## What this task involves
Output all entries below exactly as they are given.
Source material section start
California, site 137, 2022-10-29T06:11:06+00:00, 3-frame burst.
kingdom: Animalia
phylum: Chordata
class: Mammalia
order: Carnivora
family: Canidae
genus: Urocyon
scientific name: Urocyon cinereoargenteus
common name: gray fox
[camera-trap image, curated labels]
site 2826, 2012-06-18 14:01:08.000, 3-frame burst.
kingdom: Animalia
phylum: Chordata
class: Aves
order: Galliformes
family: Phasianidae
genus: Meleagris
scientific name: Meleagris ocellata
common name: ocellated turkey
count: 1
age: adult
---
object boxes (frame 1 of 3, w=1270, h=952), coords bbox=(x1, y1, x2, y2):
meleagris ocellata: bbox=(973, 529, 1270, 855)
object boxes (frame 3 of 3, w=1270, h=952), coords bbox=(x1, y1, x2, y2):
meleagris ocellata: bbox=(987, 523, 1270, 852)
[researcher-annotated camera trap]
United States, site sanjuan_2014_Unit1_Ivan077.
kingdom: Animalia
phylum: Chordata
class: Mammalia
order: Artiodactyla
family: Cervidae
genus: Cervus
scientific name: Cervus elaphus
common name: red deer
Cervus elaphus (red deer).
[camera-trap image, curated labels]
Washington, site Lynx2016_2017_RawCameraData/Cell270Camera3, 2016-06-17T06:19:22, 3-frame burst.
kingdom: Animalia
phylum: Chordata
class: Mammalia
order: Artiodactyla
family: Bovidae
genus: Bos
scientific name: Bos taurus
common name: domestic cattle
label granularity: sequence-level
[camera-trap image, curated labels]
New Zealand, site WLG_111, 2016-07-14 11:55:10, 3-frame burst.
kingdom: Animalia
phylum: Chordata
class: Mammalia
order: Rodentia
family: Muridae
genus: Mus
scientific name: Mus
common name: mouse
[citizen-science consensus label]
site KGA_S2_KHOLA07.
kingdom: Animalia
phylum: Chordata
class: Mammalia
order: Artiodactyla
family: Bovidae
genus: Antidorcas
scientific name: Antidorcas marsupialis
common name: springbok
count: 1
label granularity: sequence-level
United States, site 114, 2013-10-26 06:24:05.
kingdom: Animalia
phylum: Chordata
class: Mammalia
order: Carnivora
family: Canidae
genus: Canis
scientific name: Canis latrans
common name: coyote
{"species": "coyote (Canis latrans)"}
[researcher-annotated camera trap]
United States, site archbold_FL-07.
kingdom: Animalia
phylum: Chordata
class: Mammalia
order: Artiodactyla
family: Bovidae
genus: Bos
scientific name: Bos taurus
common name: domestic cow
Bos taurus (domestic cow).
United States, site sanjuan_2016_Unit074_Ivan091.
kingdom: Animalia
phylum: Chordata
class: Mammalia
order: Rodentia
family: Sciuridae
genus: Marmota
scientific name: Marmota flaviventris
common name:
Source material section end
## Result below
California, site 137, 2022-10-29T06:11:06+00:00, 3-frame burst.
kingdom: Animalia
phylum: Chordata
class: Mammalia
order: Carnivora
family: Canidae
genus: Urocyon
scientific name: Urocyon cinereoargenteus
common name: gray fox
[camera-trap image, curated labels]
site 2826, 2012-06-18 14:01:08.000, 3-frame burst.
kingdom: Animalia
phylum: Chordata
class: Aves
order: Galliformes
family: Phasianidae
genus: Meleagris
scientific name: Meleagris ocellata
common name: ocellated turkey
count: 1
age: adult
---
object boxes (frame 1 of 3, w=1270, h=952), coords bbox=(x1, y1, x2, y2):
meleagris ocellata: bbox=(973, 529, 1270, 855)
object boxes (frame 3 of 3, w=1270, h=952), coords bbox=(x1, y1, x2, y2):
meleagris ocellata: bbox=(987, 523, 1270, 852)
[researcher-annotated camera trap]
United States, site sanjuan_2014_Unit1_Ivan077.
kingdom: Animalia
phylum: Chordata
class: Mammalia
order: Artiodactyla
family: Cervidae
genus: Cervus
scientific name: Cervus elaphus
common name: red deer
Cervus elaphus (red deer).
[camera-trap image, curated labels]
Washington, site Lynx2016_2017_RawCameraData/Cell270Camera3, 2016-06-17T06:19:22, 3-frame burst.
kingdom: Animalia
phylum: Chordata
class: Mammalia
order: Artiodactyla
family: Bovidae
genus: Bos
scientific name: Bos taurus
common name: domestic cattle
label granularity: sequence-level
[camera-trap image, curated labels]
New Zealand, site WLG_111, 2016-07-14 11:55:10, 3-frame burst.
kingdom: Animalia
phylum: Chordata
class: Mammalia
order: Rodentia
family: Muridae
genus: Mus
scientific name: Mus
common name: mouse
[citizen-science consensus label]
site KGA_S2_KHOLA07.
kingdom: Animalia
phylum: Chordata
class: Mammalia
order: Artiodactyla
family: Bovidae
genus: Antidorcas
scientific name: Antidorcas marsupialis
common name: springbok
count: 1
label granularity: sequence-level
United States, site 114, 2013-10-26 06:24:05.
kingdom: Animalia
phylum: Chordata
class: Mammalia
order: Carnivora
family: Canidae
genus: Canis
scientific name: Canis latrans
common name: coyote
{"species": "coyote (Canis latrans)"}
[researcher-annotated camera trap]
United States, site archbold_FL-07.
kingdom: Animalia
phylum: Chordata
class: Mammalia
order: Artiodactyla
family: Bovidae
genus: Bos
scientific name: Bos taurus
common name: domestic cow
Bos taurus (domestic cow).
United States, site sanjuan_2016_Unit074_Ivan091.
kingdom: Animalia
phylum: Chordata
class: Mammalia
order: Rodentia
family: Sciuridae
genus: Marmota
scientific name: Marmota flaviventris
common name:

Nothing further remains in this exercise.